Of course, there is tons of hatred against Wikipedia. Look, Wikipedia has flaws but let us be honest. Your average webpage, your average article, your average newspaper clipping, is written by one or a couple of people and their opinion, their bias, is going to be omnipresent in everything that is written. At least Wikipedia tends to normalize opinions across a dozen or even hundreds or thousands of voices. Definitely take things on Wikipedia with a grain of salt, but it is impossible to find something more edited than a big entry on Wikipedia. Rather than tell students that Wiki is the devil, why not teach them about the strengths and weaknesses of it, how to use references and view the edit history.

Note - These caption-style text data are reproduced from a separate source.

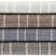 Samson Oak Handwoven Indoor/Outdoor Rug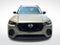 2025 Mazda Mazda CX-70 3.3 Turbo Preferred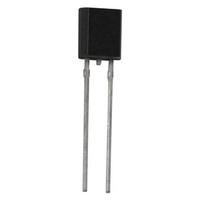 TISP4300H3LMFR-S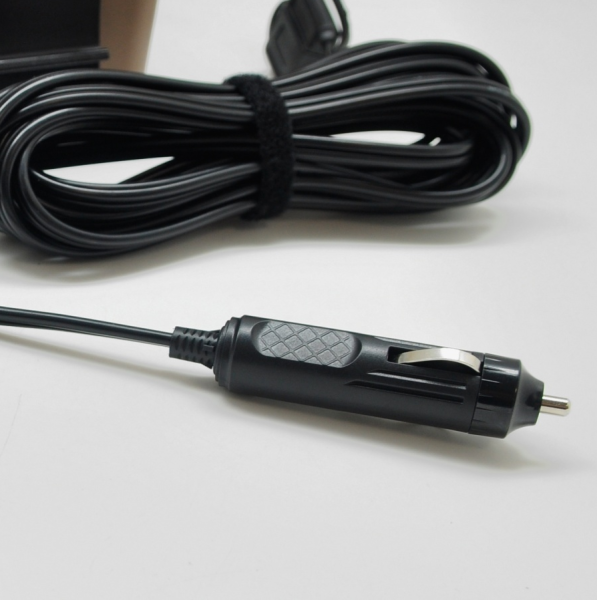 Компрессор автомобильный berkut 44л/мин. 10атм. 14.5а 12v в прикуриватель (бокс)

Again, the Internet is not making us dumber. It is just making us think we have a bigger grasp of knowledge and that is not true. We tend to broadly accept or broadly toss aside entire blocks of knowledge, and we tend to take quickly accessible information prior to better edited or researched but less known information. What's more, the smarter people think they are, the better they seem to think they are at intuiting "true" knowledge from the morass that is the Internet. As a smart guy that has been burned a good number of times, listen up my fellow intelligentia: DOUBT YOURSELF. Find a few more links. Find a few more opinions. Consider yourself wrong, if you have the time to do so. Doubt yourself, and you will be surpised at how digging a little deeper will help you to find a lot more accurate things.

In conclusion, the only way we are going to get to a point where we can use the Internet properly is if we start pushing these skills early. Teachers have to drop broad, useless terms when teaching students how to research (in fact, we need to have at least one class in highschool about "Rearch Methods" and make it a real class combining logic, evaluation, cross-linking, and proper data manipulation and analysis) and start giving actual, direct concepts and discuss the fact that almost all methods have pros and cons. The "truth" is not something you can algorithm with phrases like "avoid webpages". Some webpages are good. Some are crap. Teach students how to get to those good pages.

Also, as a personal aside, librarians have to stop treating the Internet like it is a fad and we have to stop letting people think that librarians are practically useless. The world really does need "information professionals" more than it pretty much ever has. The fact that so many libraries are taking budget cuts because people think search engines make librarians useless is a sad thing, but part of that will be rectified when librarians start putting the technology to use, and getting out there and being vocal about what they can and cannot do. Let people know that we, as a people (not just the librarians), are pretty much the same dumb blocks we have always been and proper research, as always, still requires finesse, even if Google returns results without any.